### Extracted text:
=-=-=

Victor Castell

Sat, Aug 1, 2015

Dkron - Distributed job scheduler

Over the last few months, I’ve been writing an open source program to run scheduled jobs that could work as a replacement for cron.

There’s some literature on why the venerable and battle tested cron system service is not appropriate for many use cases read for more info.

Me and my co-workers at my current job at Jobandtalent, realized that we were suffering of this weaknesses ourselves.

We’ve tried some strategies over the time, like having the cron jobs centralized in a single server only dedicated to this role and some other approaches, but we never came to a solution that allowed us to get rid of the single point of failure problem.

Some time ago, I found this Google whitepaper, Reliable Cron across the Planet, in this paper Štěpán Davidovič, Kavita Guliani from Google, analyze cron service weaknesses and it’s impact on a distributed application system architecture, they also go through some possible ways to address the problem.

At the same time I found Airbnb’s Chronos a cron replacement that has a lot of nice features, the downside of Chronos is that it needs an Apache Mesos cluster to run, I mean, it’s built on top of Mesos and we don’t use mesos at Jobandtalent as a lot of other companies don’t use it either.

I started to investigate how we could run a job scheduler that automatically failover, that have a nice UI, and it’s easy integrable with our current platform.

Serf is a small and well written piece of software by the guys at Hashicorp (they know what they do!), that allows to send arbitrary commands to clusters of machines of any size, with failure detection and a good security layer.

On the other hand, etcd provides a key-value data store needed to handle configuration and it’s fault-tolerant using the Raft consensus algorithm, quite mature at the time of writing and most important, it provides primitives to build distributed systems on top of it, kind of leader election building blocks.

Dkron was born as the glue for these components with some added features on top of it.

Before you say, - hey, this shit doesn’t work! - you must know that it’s a very young project and a work in progress right now, still far from production ready.

Hope you find it useful.

dkron.io

=-=-=

### Data section:

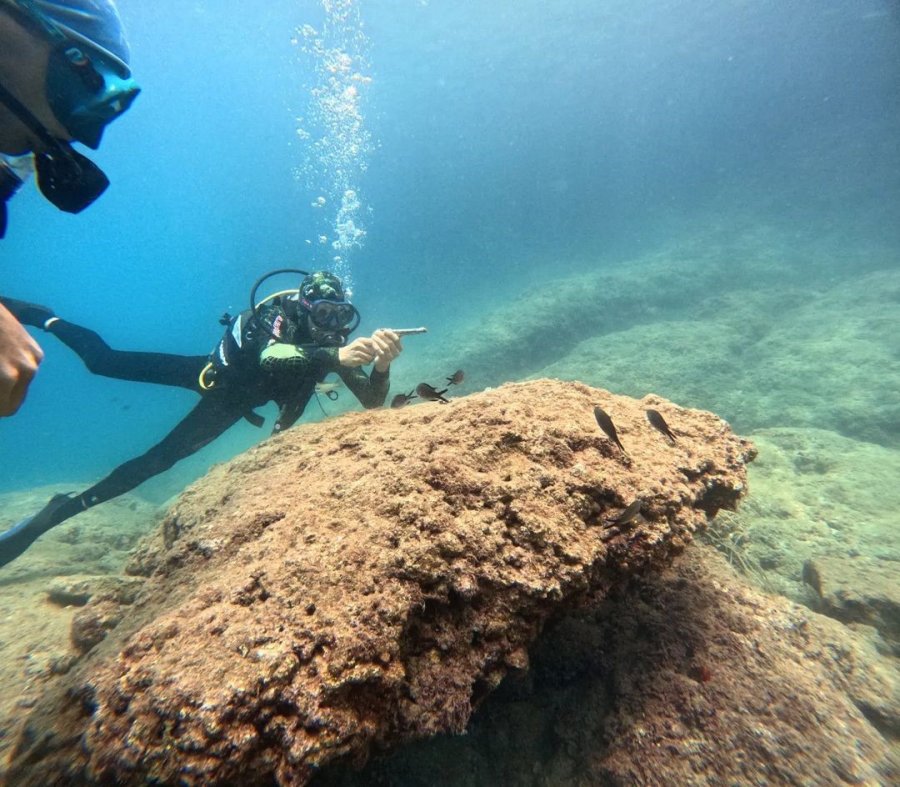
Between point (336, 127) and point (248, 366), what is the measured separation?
8476 centimetres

=-=-=

### What you have to do:
Please reproduce the passage of the Dkron post above starting with "I started to" and going on through "good security layer.", word for word.

### Expected answer:
I started to investigate how we could run a job scheduler that automatically failover, that have a nice UI, and it’s easy integrable with our current platform.

Serf is a small and well written piece of software by the guys at Hashicorp (they know what they do!), that allows to send arbitrary commands to clusters of machines of any size, with failure detection and a good security layer.